I wrote Wombat one evening, sitting in bed, after making a decision to try and tackle a serious subject by playing with humour. I'd never tried it before and I wanted to see if I could swing from very sad emotions to the dark humour we use to deal with situations. I wrote a very simple, dialogue-based script, planning to film it very simply, so as to concentrate on performance.
It was a few weeks later that I though about giving it to someone else to direct. I'd never really done that before either, but it was something I'd always wanted to try.
Of course, to hand over a script you love to another director you have to trust their work and style. I'd worked with Emily Grew from Little Betty Films before and seen her writing and directing style and knew she was right. I knew she wouldn't massacre it and I knew she was sensitive enough to appreciate the content. So over coffee in Durham I asked her if would like to direct Wombat and she agreed.
I made a conscious decision and effort to not get involved with the production although Emily kindly invited me to the auditions and rehearsals, where I gave my thoughts. I really wanted to 'hand it over' to step back and not interfere.
Emily is a wonderful director and writer. It's rare in the indie world to find someone who likes to direct character pieces and directs them with such delicacy. I love the tone and subtlety she brought to the film.
I got invited to the shoot, which was lovely and Emily even asked me to film Behind-The-Scenes footage - something I love to do.
Emily (Writer/Director) and Rob (DoP) make up Little Betty Films, and Wombat was to be part of their 'Moments' series, a collection of beautifully shot and performed short films they wrote and produced. I felt very honoured that they had chosen one of my scripts to be a part of it. Rob, the cinematographer had created a beautiful lighting setup. A lot of preparation and work had gone into the set and it really added to the whole production.
Chris Iddon played Edward and Amy Telford played Emily. I always think it's amazing how vulnerable actors become. There were moments where I felt like I wanted to squirm at just how raw and uncomfortable the emotions were. It reminded me of being a child and watching a film with my parents and when a romantic scene came on I would run out of the room because I was so embarrassed. I say that as a sincere compliment to the actors and director.
Chris asked me at one point how I felt as the writer watching the filming. It felt very strange. I felt oddly detached from the whole process. I was listening to words I had written but they didn't feel like my words. There was just the occasional line where I sat up and thought, "Oh. I wrote that!'
"Wombat" is a very intimate script. It came out of reading countless accounts of women who have had early (and late) miscarriages and the silence they seem to have to carry around with them. They want to acknowledge a life they were carrying, society wants them to move on; husbands hold that life at arm's length, as if by naming it, the weight of the woman's pain they are already carrying will tip and sink them.

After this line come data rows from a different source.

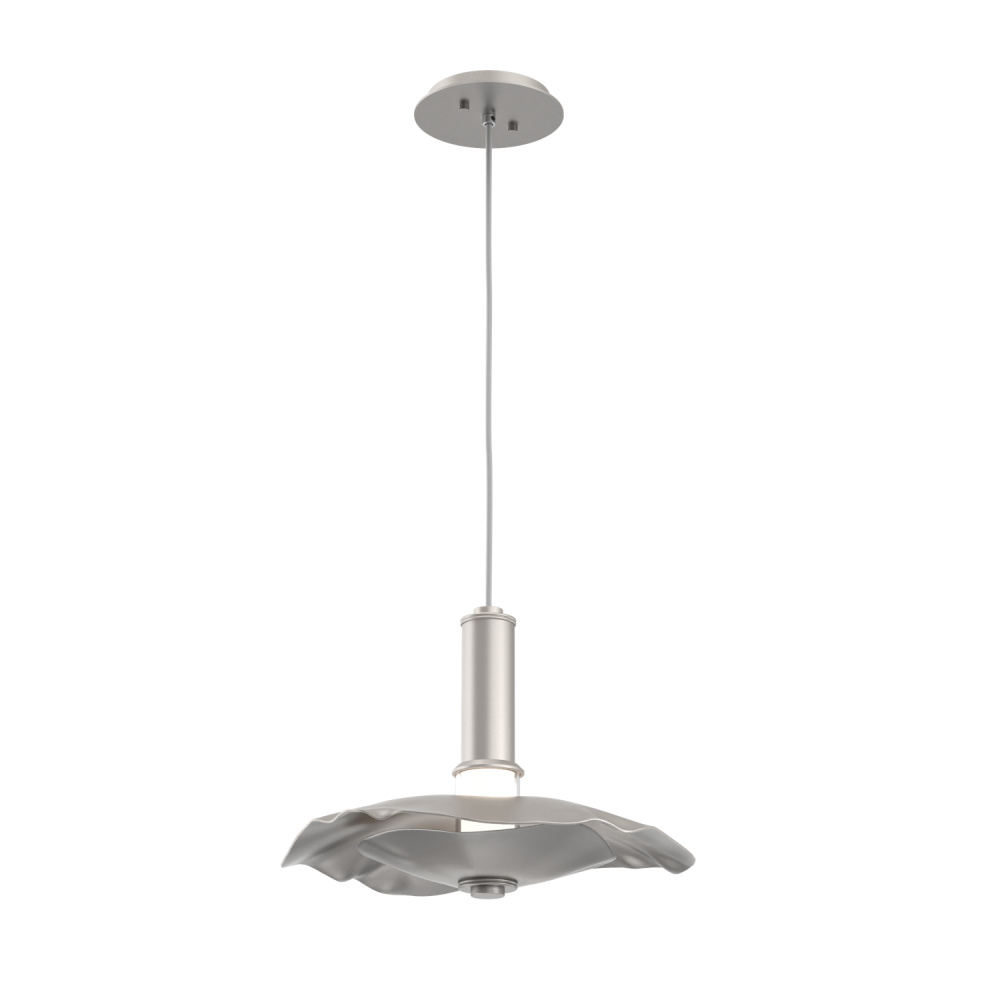 Cumulus Single Pendant - Small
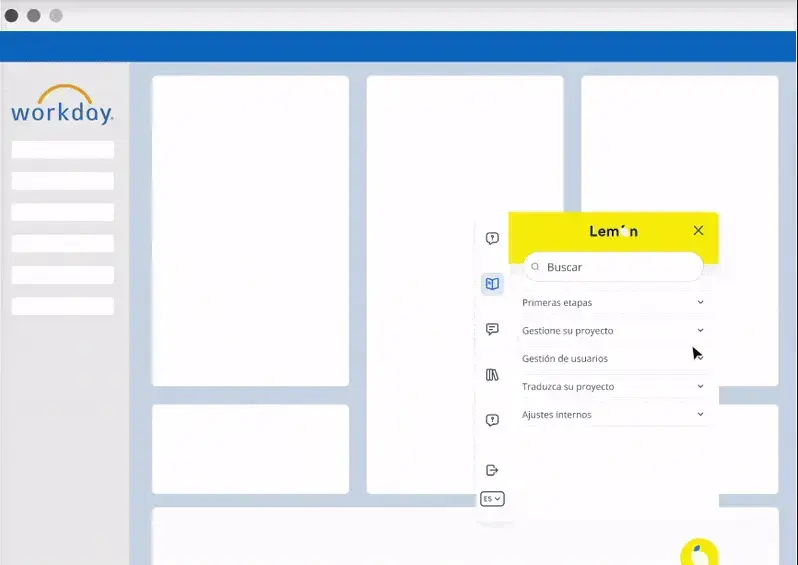 gif_guide_workday_es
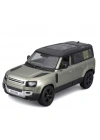 S00021101 MODEL ARAÇ LAND ROVER DEFENDER 2022 2A-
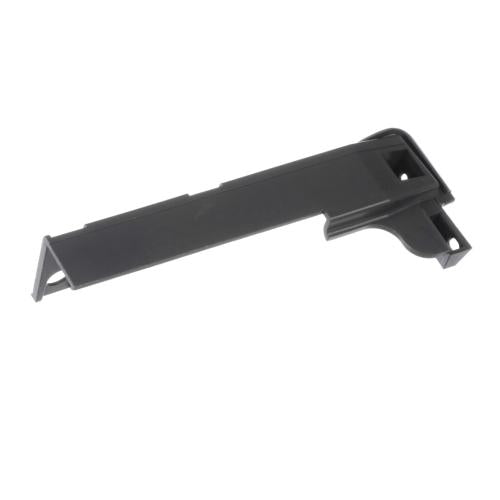 GE Door Trim Lh - WD01X26419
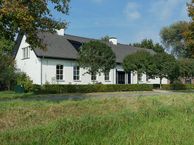 Noordkant 19, 5845 EX Sint Anthonis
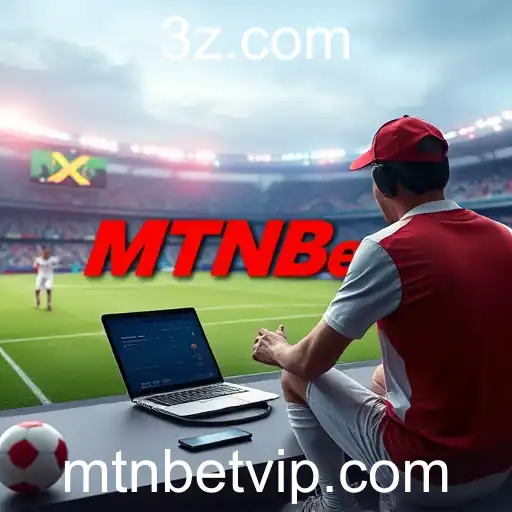 The Rise of Digital Betting and Its Global Impact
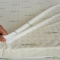 91家纺网 家纺一手货源 找家纺 圣艺莱 2018新款乳胶床垫
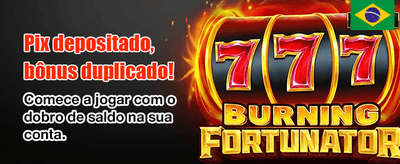 Faça seu Login e Jogue banner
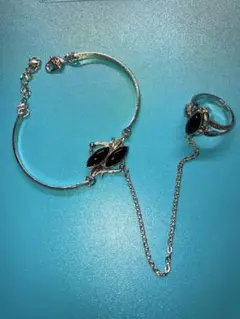 Item thumbnail for item 77a29b58-e304-4517-9d29-ef70ee7e02cc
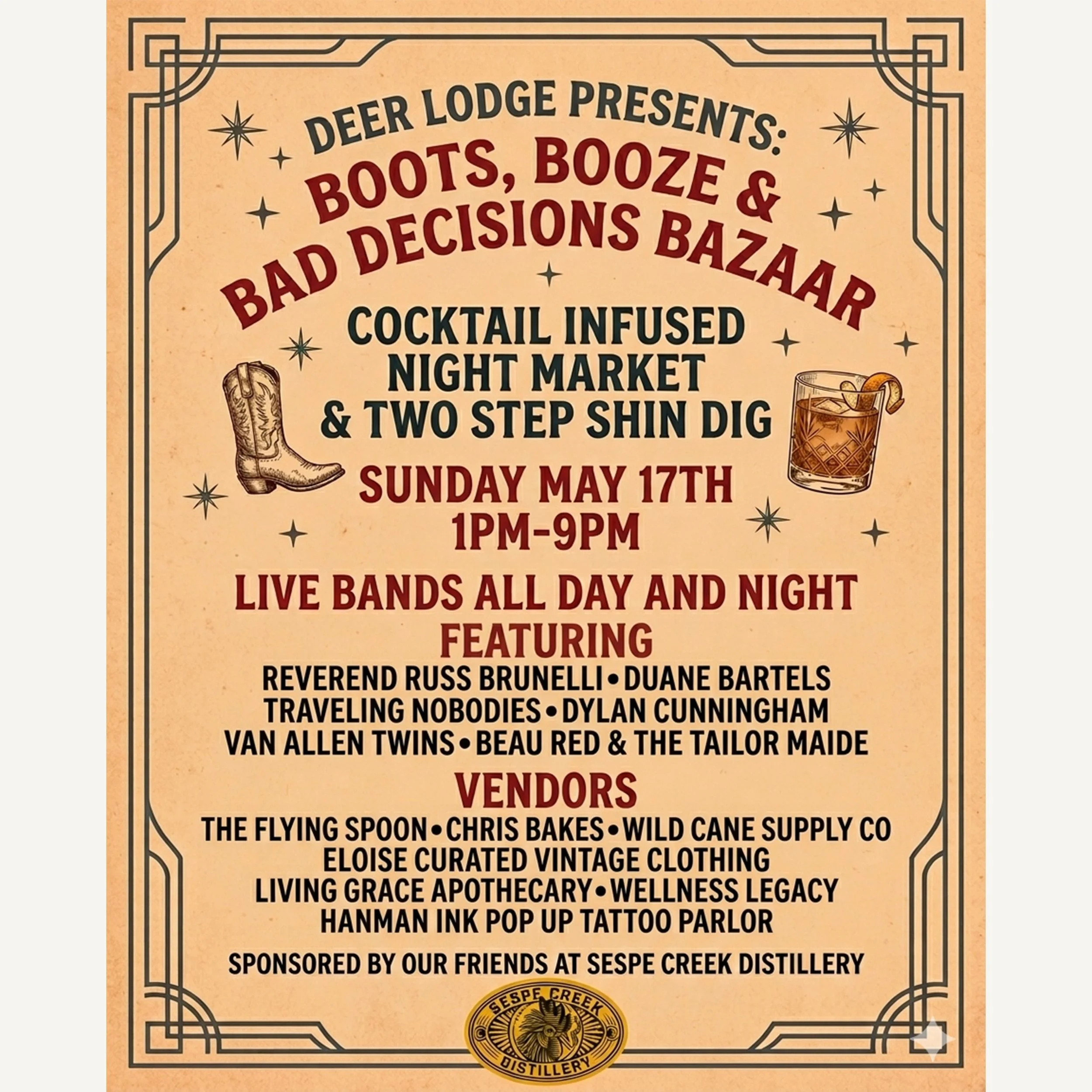 bazaar.jpg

The film's name comes from a line in the script. I read a little piece about an Aborigine tribe who name their children by calling out relatives names during the birth. The name called out at the point the placenta comes out is the chosen name. I couldn't push the thought away - what if someone accidentally shouted out the wrong name? What if they said Wombat? Then I watched some videos of wombats running on YouTube and I knew a wombat was the right emblem. It was cute and had a softness I felt reflected the story, as well as being a creature that held some fascination.

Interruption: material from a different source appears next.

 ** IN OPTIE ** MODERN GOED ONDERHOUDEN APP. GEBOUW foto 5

I wanted this film to highlight a topic that I feel is too often ignored and trivialised. I won't forget one woman's account that I read - that she felt doctors and friends were treating her miscarriage as nothing more than medical event, when to her it was another baby and in her mind she had another child she never got to meet. I wanted to validate that for the women who felt and still feel that way.
I hope that this film gives a voice to all those who ever felt silenced.